## Task statement
Please rewrite the rows from the start through the line holding "4115 millimetres", inclusive, with their requests, and offset every distance in the answers by -104.

—————

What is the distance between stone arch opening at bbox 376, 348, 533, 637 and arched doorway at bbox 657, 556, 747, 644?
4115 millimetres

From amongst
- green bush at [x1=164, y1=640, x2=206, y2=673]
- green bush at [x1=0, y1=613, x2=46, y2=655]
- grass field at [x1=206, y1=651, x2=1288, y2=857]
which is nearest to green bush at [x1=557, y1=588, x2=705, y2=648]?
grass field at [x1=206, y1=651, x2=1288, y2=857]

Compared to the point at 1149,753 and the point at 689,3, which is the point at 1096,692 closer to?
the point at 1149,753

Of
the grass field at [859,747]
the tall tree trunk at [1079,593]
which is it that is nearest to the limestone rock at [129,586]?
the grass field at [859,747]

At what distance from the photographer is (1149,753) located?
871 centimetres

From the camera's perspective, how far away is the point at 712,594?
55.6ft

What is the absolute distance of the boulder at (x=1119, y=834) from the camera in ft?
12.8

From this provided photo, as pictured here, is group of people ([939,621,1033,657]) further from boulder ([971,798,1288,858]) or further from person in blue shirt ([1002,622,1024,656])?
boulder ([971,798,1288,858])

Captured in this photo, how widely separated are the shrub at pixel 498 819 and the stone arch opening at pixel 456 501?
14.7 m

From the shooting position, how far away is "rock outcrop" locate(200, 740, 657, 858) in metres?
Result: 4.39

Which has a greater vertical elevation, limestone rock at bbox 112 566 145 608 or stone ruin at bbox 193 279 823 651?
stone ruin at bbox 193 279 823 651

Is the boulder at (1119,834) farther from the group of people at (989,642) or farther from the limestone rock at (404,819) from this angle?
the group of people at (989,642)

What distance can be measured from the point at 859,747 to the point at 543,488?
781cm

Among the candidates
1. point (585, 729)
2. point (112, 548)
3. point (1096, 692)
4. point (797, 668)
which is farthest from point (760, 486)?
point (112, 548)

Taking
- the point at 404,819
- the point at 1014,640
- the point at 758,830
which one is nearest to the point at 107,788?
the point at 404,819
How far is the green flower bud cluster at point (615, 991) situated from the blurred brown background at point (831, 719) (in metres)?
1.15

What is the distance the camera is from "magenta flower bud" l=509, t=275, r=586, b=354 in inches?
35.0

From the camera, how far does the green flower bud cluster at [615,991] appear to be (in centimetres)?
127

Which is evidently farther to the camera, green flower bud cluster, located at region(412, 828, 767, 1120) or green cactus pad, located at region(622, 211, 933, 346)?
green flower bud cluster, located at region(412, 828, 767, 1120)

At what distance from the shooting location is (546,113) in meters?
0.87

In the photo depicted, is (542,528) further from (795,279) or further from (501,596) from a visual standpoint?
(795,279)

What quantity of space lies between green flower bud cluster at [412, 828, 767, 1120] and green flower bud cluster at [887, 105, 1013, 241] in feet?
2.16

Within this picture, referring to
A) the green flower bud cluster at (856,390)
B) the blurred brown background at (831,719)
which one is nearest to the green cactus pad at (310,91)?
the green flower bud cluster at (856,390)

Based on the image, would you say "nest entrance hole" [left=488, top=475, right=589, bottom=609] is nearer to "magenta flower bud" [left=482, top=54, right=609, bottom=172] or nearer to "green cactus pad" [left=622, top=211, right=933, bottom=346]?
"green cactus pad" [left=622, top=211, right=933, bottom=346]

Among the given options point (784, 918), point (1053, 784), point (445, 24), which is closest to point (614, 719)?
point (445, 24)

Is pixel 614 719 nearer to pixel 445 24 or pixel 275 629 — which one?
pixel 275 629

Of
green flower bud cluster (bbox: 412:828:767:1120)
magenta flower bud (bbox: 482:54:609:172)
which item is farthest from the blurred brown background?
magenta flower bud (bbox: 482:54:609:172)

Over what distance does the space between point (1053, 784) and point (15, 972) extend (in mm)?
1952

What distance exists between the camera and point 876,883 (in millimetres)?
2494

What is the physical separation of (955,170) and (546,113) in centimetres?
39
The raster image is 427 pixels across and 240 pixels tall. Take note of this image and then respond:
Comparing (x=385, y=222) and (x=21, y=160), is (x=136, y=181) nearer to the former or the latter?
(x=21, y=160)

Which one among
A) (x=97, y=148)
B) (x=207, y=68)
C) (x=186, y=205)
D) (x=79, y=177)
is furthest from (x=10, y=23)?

—————

## Exercise solution
What is the distance between stone arch opening at bbox 376, 348, 533, 637 and arched doorway at bbox 657, 556, 747, 644?
4011 millimetres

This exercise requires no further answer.